WRITTEN PROBLEM:
Copy the data below verbatim, from its start through the line containing "which one is uppermost?", including both ends. Leave out the pictures.

[A block of data]
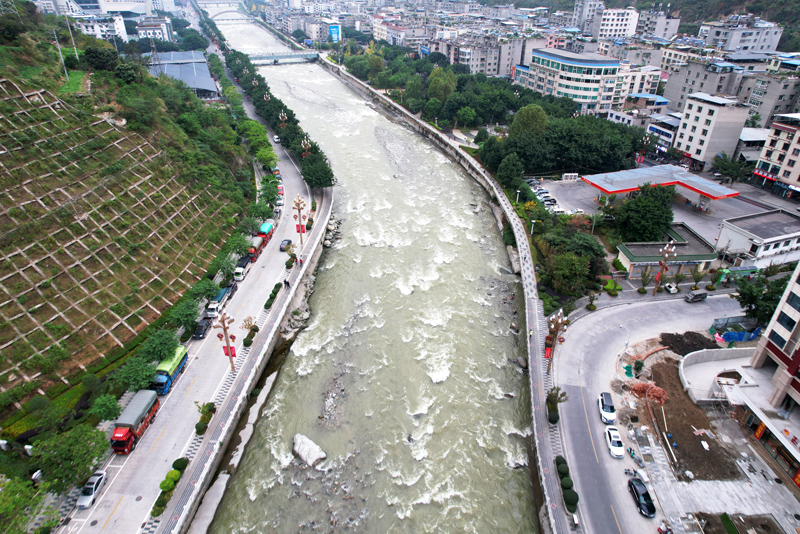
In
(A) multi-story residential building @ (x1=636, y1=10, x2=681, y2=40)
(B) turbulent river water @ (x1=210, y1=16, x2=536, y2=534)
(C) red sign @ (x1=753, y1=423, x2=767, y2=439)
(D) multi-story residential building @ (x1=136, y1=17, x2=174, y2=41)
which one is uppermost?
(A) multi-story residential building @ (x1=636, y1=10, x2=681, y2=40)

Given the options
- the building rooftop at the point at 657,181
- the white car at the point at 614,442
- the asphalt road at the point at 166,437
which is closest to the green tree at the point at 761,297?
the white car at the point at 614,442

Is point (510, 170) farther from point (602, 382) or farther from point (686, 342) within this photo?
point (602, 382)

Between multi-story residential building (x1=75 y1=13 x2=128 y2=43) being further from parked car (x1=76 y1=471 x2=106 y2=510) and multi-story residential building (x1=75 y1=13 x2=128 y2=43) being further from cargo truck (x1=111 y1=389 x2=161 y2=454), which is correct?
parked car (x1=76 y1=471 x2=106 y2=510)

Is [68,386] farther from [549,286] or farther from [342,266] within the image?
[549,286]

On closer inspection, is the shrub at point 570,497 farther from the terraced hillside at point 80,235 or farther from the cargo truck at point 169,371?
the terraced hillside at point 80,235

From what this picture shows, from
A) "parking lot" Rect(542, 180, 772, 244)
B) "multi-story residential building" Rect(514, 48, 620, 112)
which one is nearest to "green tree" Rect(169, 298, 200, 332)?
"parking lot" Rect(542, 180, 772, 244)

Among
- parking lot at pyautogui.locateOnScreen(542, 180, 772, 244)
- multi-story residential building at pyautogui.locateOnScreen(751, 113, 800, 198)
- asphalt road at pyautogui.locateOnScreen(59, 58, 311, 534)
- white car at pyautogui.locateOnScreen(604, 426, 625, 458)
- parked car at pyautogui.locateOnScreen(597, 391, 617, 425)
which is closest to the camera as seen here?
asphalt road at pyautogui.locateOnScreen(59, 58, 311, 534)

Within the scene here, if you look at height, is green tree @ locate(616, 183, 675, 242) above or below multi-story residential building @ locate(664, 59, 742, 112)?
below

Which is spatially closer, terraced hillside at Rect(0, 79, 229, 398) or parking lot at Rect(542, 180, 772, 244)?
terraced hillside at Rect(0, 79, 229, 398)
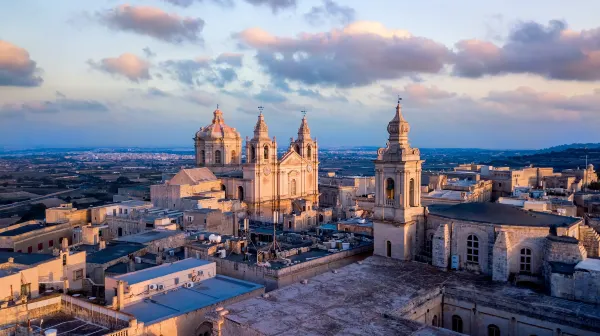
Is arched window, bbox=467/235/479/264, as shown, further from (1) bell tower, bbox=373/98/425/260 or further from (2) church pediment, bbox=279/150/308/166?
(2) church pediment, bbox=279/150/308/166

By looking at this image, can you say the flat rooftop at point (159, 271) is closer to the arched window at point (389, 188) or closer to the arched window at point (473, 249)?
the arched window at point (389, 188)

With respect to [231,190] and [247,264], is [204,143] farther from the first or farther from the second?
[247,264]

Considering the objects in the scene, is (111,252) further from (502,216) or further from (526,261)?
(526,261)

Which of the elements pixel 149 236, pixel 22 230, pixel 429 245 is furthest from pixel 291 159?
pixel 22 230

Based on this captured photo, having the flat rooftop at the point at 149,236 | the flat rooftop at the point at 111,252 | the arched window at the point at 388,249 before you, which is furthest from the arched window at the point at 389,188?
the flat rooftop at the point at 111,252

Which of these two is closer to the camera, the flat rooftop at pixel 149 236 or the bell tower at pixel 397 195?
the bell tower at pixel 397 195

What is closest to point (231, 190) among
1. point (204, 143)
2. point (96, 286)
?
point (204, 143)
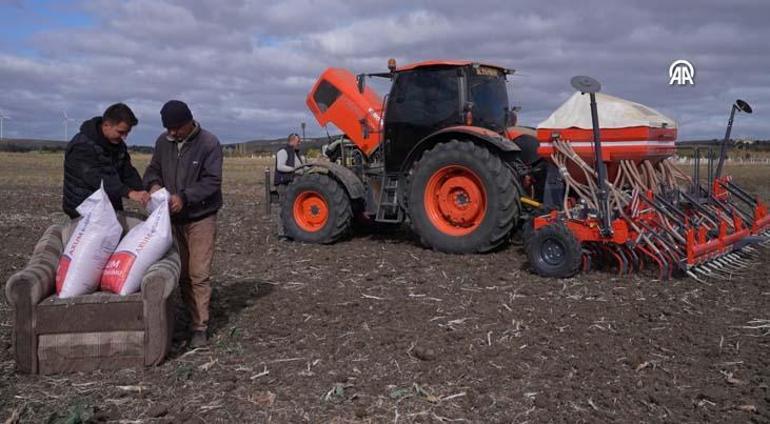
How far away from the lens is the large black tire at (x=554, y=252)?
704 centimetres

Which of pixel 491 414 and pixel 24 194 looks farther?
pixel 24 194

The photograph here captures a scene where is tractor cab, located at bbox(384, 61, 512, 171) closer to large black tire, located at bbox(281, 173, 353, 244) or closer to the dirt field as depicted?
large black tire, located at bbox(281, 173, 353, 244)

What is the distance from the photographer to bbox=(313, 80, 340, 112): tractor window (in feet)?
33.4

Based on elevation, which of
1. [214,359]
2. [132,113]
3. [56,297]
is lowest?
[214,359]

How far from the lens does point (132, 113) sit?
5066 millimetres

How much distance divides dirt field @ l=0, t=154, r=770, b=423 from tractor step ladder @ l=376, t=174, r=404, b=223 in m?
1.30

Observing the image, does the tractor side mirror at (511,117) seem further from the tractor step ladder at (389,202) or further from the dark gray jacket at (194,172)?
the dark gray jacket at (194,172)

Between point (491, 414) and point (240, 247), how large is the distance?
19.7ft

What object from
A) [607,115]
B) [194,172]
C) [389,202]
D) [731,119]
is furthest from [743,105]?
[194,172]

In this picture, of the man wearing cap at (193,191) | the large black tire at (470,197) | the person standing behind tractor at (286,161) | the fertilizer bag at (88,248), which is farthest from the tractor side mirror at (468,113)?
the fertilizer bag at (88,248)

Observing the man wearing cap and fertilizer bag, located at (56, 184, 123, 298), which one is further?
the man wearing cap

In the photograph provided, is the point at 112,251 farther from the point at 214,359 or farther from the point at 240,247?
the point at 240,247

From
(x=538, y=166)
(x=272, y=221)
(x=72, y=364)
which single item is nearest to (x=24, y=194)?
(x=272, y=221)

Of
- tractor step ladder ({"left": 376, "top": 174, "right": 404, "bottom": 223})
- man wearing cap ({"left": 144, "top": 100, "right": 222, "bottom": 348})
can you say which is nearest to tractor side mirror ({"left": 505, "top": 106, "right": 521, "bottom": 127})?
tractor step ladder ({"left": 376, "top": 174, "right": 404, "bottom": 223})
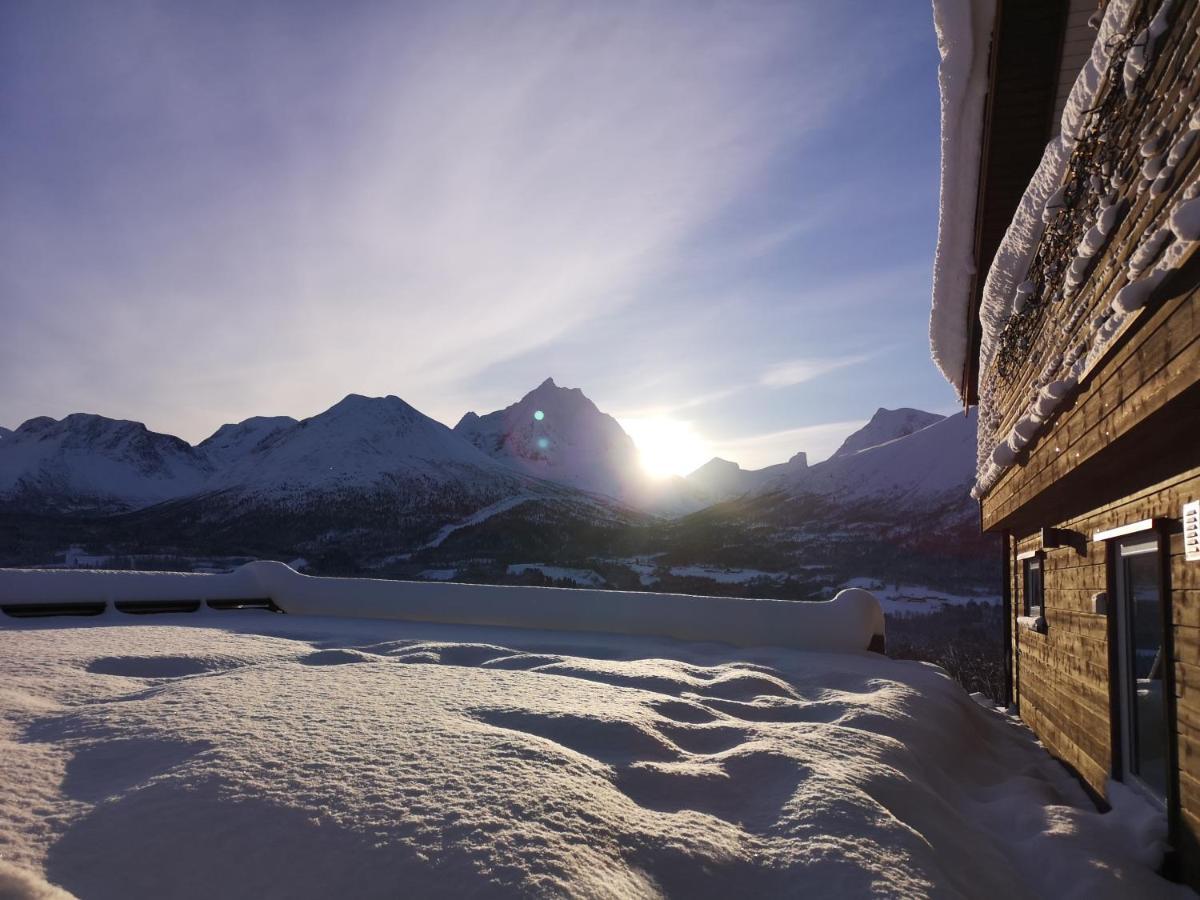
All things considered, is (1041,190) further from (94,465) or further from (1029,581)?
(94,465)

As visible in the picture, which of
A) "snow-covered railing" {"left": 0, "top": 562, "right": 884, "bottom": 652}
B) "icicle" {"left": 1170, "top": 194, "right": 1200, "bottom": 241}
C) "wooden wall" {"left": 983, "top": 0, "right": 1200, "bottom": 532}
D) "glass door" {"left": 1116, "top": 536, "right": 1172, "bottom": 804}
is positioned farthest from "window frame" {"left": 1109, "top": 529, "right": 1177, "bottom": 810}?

FULL OUTPUT:
In
(A) multi-story residential building @ (x1=636, y1=10, x2=681, y2=40)
(B) turbulent river water @ (x1=210, y1=16, x2=536, y2=534)
(C) red sign @ (x1=753, y1=423, x2=767, y2=439)
(D) multi-story residential building @ (x1=136, y1=17, x2=174, y2=41)
which one is uppermost?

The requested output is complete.